On a multidimensional, algebraic, "shooting method", for generating tight spectral bounds to a large class of strongly coupled, low dimension, quantum systems.

The development of efficient methods for generating tight bounds to the discrete spectrum of quantum operators has been an outstanding problem for over ninety years. Recently, Martinazzo and Pollak (Proc Natl Acad Sci USA 2020 117 (28) 16181-16186), proposed one such approach by devising a method to improve upon the convergence rate of the Temple lower bound method. Despite their achievements, their approach is restricted to hermitian systems. In this work we develop an alternative analysis which is amenable to hermitian and non-hermitian systems. This new approach continues with the general quantization philosophy introduced by Handy and Bessis in the 1980s, exploiting the use of positivity as applied to systems transformable into a moment representation.
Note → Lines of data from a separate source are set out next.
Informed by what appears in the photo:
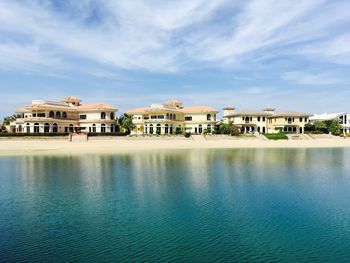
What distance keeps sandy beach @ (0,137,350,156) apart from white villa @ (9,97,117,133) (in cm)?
732

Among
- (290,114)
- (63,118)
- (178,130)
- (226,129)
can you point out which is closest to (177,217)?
(226,129)

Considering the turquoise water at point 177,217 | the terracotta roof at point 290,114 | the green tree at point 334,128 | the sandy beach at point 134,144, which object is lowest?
the turquoise water at point 177,217

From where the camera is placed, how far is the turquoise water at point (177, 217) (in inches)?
458

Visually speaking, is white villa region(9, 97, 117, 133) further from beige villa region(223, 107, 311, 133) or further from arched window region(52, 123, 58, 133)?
beige villa region(223, 107, 311, 133)

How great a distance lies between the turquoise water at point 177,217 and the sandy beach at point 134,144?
2693 centimetres

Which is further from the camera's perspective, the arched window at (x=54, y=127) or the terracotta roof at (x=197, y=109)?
the terracotta roof at (x=197, y=109)

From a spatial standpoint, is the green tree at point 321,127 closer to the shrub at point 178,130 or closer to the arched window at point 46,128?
the shrub at point 178,130

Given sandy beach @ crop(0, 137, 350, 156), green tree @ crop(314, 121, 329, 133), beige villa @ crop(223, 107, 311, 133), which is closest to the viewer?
sandy beach @ crop(0, 137, 350, 156)

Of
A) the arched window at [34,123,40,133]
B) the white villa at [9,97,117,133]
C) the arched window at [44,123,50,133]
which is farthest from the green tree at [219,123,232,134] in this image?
the arched window at [34,123,40,133]

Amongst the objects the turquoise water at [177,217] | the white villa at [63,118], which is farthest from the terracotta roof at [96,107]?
the turquoise water at [177,217]

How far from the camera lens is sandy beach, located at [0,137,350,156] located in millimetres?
53422

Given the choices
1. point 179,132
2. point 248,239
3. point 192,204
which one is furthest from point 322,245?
point 179,132

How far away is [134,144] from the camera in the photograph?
59156 mm

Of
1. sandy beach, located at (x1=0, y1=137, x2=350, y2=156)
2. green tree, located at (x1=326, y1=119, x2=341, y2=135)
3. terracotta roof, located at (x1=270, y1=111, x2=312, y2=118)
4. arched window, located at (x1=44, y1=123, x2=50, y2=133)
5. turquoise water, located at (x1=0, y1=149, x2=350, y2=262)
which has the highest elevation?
terracotta roof, located at (x1=270, y1=111, x2=312, y2=118)
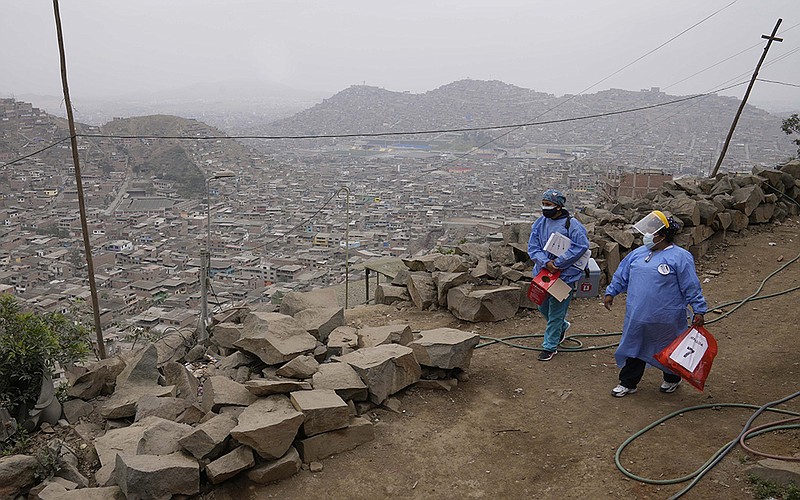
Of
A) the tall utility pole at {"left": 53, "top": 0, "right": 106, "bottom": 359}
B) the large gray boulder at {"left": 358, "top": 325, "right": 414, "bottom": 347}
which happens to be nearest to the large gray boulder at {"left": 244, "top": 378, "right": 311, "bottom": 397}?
the large gray boulder at {"left": 358, "top": 325, "right": 414, "bottom": 347}

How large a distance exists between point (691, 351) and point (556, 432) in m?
1.43

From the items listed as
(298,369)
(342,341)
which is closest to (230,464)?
(298,369)

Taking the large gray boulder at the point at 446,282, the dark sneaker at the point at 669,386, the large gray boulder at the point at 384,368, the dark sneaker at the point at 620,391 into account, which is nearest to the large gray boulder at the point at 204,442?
the large gray boulder at the point at 384,368

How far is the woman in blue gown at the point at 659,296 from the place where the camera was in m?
5.18

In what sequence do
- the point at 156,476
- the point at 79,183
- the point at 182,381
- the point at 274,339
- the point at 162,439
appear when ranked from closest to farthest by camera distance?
the point at 156,476
the point at 162,439
the point at 274,339
the point at 182,381
the point at 79,183

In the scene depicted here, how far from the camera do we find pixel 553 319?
6.63 meters

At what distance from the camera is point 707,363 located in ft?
16.9

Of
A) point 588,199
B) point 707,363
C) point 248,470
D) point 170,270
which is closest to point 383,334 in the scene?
point 248,470

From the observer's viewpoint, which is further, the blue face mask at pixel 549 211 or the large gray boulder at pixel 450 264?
the large gray boulder at pixel 450 264

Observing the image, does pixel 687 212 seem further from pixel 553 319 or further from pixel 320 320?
pixel 320 320

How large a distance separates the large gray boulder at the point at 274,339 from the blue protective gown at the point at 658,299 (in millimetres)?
3276

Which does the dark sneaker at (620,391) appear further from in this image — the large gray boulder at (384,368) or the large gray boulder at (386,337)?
the large gray boulder at (386,337)

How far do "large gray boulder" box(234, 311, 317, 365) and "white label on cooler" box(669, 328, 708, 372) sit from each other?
358 centimetres

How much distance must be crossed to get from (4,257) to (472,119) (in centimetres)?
2779
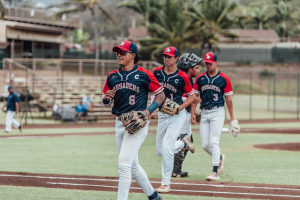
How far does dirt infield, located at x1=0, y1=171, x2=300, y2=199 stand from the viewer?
6.43m

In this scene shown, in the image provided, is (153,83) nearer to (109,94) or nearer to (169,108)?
(109,94)

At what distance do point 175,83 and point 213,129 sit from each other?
1.40 meters

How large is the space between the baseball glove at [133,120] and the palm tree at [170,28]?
33402 millimetres

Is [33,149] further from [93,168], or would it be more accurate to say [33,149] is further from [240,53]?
[240,53]

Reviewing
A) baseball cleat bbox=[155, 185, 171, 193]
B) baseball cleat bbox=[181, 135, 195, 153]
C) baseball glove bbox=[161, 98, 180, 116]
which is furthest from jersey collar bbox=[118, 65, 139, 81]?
baseball cleat bbox=[181, 135, 195, 153]

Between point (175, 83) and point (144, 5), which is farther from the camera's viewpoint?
point (144, 5)

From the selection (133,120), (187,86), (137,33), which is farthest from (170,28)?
(133,120)

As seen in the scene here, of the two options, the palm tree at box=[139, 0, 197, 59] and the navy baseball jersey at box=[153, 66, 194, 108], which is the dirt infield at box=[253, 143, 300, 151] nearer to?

Their approach required the (pioneering) application of semidefinite programming. We can simplify their analysis through a purely algebraic approach which is tantamount to a multidimensional, "shooting method". Its foundation rests upon a novel use of weighted polynomial expansions. Excellent results have been obtained for the famous quadratic Zeeman effect, surpassing the well known results of Kravchenko et al (1996), and competing with the more recent results of Schimerczek and Wunner (2014).